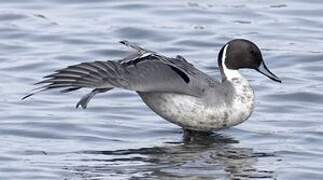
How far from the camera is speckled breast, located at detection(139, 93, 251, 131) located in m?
10.2

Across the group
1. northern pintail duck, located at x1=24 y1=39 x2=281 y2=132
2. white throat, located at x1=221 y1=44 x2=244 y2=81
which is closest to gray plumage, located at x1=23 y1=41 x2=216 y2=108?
northern pintail duck, located at x1=24 y1=39 x2=281 y2=132

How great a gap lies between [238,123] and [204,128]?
26 centimetres

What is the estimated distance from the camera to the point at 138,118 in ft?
36.2

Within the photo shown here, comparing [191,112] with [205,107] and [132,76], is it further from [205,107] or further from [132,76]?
[132,76]

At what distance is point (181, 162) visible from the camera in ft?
31.4

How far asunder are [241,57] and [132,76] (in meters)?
1.19

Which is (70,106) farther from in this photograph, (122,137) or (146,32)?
(146,32)

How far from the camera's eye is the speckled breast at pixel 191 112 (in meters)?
10.2

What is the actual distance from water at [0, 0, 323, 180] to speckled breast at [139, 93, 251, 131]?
16 centimetres

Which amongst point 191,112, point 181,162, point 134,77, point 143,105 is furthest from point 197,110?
point 143,105

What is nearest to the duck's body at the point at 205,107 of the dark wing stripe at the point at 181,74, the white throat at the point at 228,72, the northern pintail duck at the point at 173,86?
the northern pintail duck at the point at 173,86

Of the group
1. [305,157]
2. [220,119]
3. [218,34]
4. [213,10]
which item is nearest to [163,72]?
[220,119]

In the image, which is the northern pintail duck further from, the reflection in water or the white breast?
the reflection in water

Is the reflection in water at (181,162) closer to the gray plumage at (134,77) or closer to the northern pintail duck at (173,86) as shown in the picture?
the northern pintail duck at (173,86)
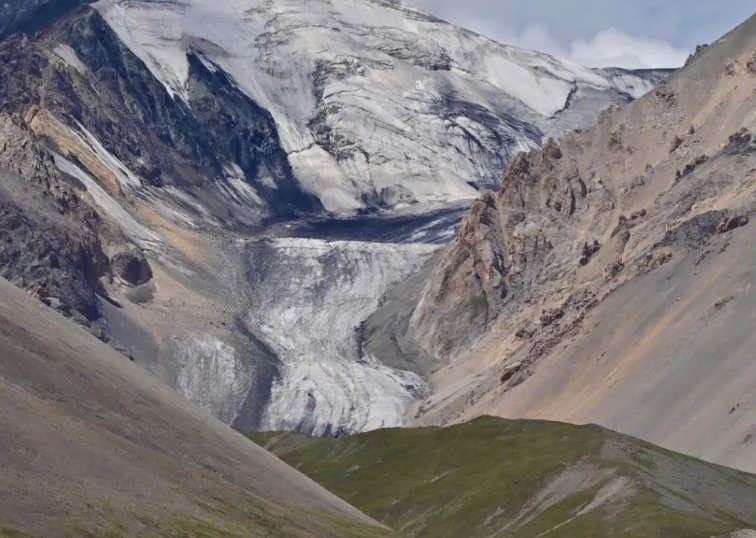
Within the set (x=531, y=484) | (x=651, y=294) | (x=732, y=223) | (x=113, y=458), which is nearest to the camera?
(x=113, y=458)

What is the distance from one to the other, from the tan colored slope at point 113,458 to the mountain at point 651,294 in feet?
126

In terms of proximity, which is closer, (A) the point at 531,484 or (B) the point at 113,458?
(B) the point at 113,458

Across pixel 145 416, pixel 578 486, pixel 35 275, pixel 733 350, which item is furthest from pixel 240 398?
pixel 145 416

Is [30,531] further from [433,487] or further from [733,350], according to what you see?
[733,350]

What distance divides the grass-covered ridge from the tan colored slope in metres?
12.3

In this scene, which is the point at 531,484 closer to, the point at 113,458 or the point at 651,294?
the point at 113,458

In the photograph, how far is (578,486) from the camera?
313 feet

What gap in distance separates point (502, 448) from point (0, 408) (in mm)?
63928

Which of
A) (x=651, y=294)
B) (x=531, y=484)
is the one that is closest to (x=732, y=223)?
(x=651, y=294)

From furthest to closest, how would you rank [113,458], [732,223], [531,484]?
1. [732,223]
2. [531,484]
3. [113,458]

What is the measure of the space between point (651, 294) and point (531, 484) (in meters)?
48.0

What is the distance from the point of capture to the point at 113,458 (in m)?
63.2

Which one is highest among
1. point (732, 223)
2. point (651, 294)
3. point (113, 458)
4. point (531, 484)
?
point (732, 223)

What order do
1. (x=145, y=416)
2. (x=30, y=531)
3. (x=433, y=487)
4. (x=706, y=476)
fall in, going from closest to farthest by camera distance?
(x=30, y=531) < (x=145, y=416) < (x=706, y=476) < (x=433, y=487)
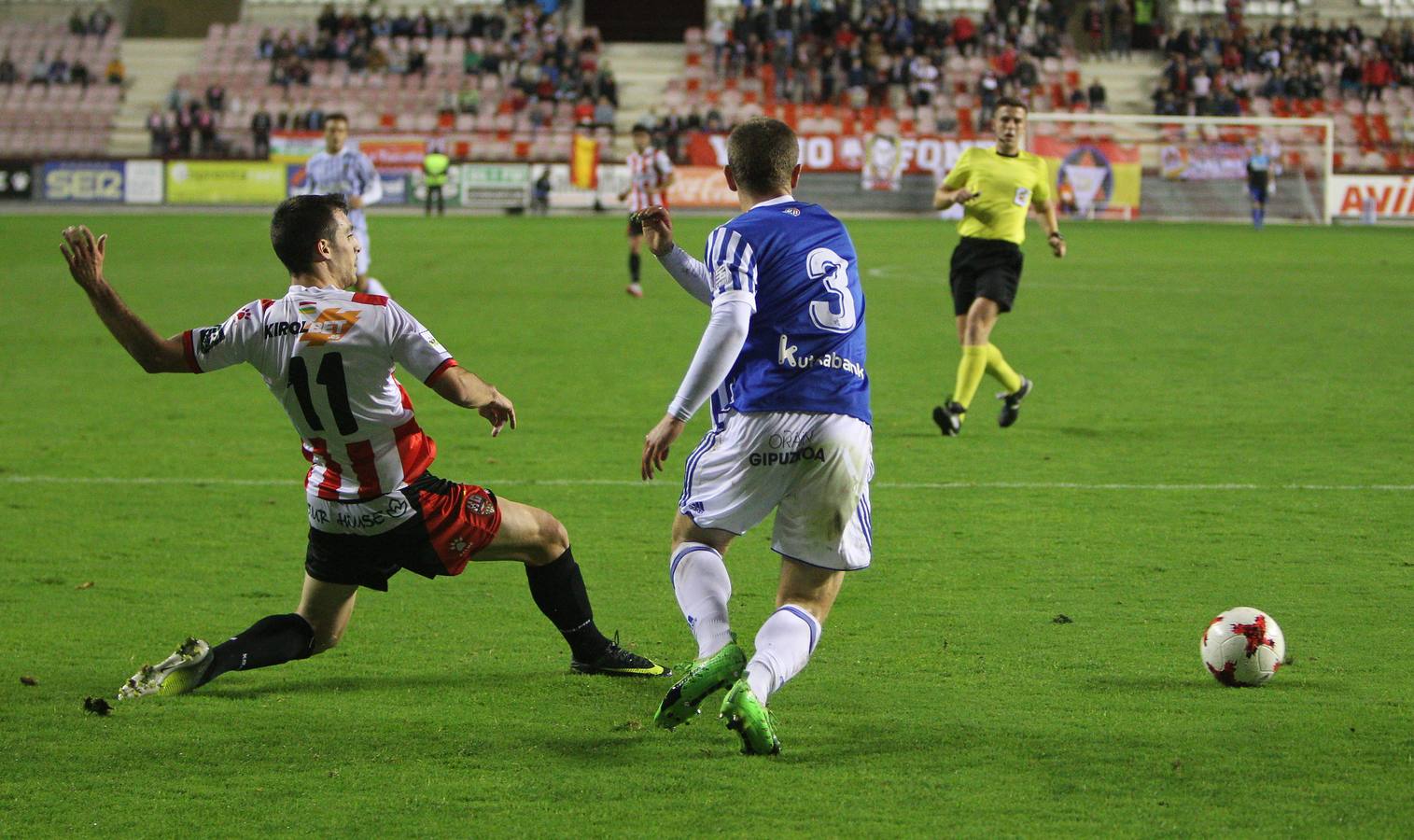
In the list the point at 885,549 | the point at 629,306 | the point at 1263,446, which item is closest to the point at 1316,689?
the point at 885,549

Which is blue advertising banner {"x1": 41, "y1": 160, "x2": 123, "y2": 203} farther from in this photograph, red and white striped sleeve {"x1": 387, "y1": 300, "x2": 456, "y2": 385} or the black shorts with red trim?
red and white striped sleeve {"x1": 387, "y1": 300, "x2": 456, "y2": 385}

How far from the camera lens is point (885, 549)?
7.01 metres

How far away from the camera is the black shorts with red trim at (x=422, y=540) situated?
4.60m

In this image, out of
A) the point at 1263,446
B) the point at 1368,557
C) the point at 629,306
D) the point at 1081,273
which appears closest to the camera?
the point at 1368,557

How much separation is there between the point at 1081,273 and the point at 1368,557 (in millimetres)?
16097

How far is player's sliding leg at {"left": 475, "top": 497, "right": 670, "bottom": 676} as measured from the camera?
4.84 metres

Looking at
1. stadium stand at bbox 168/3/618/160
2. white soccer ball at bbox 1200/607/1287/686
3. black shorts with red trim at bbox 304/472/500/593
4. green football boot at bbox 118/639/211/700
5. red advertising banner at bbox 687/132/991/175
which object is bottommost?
green football boot at bbox 118/639/211/700

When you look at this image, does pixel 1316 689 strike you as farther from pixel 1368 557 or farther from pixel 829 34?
pixel 829 34

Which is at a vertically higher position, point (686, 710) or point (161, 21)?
point (161, 21)

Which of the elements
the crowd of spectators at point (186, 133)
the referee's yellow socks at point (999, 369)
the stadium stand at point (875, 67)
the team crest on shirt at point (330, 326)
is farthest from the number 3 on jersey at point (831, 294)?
the crowd of spectators at point (186, 133)

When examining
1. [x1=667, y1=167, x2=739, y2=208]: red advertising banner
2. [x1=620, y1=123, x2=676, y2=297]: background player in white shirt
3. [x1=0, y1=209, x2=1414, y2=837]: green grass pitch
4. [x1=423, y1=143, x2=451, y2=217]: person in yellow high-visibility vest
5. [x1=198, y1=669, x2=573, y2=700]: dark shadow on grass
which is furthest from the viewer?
[x1=667, y1=167, x2=739, y2=208]: red advertising banner

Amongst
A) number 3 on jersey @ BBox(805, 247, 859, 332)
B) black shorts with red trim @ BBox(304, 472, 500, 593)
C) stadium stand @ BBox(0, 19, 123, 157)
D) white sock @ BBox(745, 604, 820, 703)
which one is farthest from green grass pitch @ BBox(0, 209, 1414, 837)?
stadium stand @ BBox(0, 19, 123, 157)

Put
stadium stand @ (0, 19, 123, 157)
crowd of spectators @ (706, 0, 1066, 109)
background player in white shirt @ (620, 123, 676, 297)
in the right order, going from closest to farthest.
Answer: background player in white shirt @ (620, 123, 676, 297), stadium stand @ (0, 19, 123, 157), crowd of spectators @ (706, 0, 1066, 109)

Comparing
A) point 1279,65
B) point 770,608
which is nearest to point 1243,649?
point 770,608
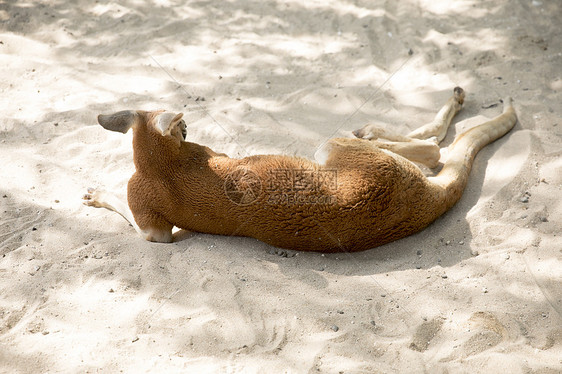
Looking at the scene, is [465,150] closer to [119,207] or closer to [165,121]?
A: [165,121]

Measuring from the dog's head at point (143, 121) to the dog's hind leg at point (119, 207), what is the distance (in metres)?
0.81

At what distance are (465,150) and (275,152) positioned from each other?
1.90 meters

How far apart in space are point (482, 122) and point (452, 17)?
7.76ft

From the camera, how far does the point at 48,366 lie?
3.38 metres

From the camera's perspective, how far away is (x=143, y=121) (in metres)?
4.26

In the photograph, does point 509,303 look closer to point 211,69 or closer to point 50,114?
point 211,69

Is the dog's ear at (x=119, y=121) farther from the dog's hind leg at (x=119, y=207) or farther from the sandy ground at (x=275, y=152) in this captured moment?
the sandy ground at (x=275, y=152)

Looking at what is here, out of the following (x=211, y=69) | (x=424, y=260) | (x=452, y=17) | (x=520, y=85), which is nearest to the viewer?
(x=424, y=260)

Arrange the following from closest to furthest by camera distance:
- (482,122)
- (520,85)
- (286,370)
→ (286,370) < (482,122) < (520,85)

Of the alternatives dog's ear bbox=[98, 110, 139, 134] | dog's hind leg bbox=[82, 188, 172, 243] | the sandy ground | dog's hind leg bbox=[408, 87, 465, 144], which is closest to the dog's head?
dog's ear bbox=[98, 110, 139, 134]

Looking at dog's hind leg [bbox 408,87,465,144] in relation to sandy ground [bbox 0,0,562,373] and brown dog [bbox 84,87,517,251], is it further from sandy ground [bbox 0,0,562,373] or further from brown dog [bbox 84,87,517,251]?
brown dog [bbox 84,87,517,251]

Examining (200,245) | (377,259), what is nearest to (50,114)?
(200,245)

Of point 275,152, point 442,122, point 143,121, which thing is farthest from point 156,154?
point 442,122

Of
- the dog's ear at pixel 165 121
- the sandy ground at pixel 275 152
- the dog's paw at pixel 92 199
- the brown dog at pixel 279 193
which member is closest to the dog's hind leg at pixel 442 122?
the sandy ground at pixel 275 152
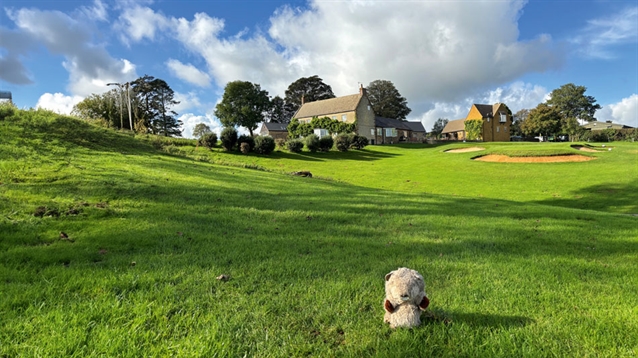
----
**TASK TO CARRY OUT**
Find every line in the material above that contains the word "Looking", treating uppercase and lowercase as different, and copy each of those lines in full.

**THE COMPLETED TASK**
Looking at
Looking at the scene, is [465,150] closer to [119,207] or closer to [165,121]?
Looking at what is here, out of the following (x=211, y=69) | (x=424, y=260) | (x=452, y=17) | (x=520, y=85), which is nearest to the viewer?
Looking at dog's hind leg [bbox 408,87,465,144] in relation to sandy ground [bbox 0,0,562,373] and brown dog [bbox 84,87,517,251], is it further from sandy ground [bbox 0,0,562,373] or further from brown dog [bbox 84,87,517,251]?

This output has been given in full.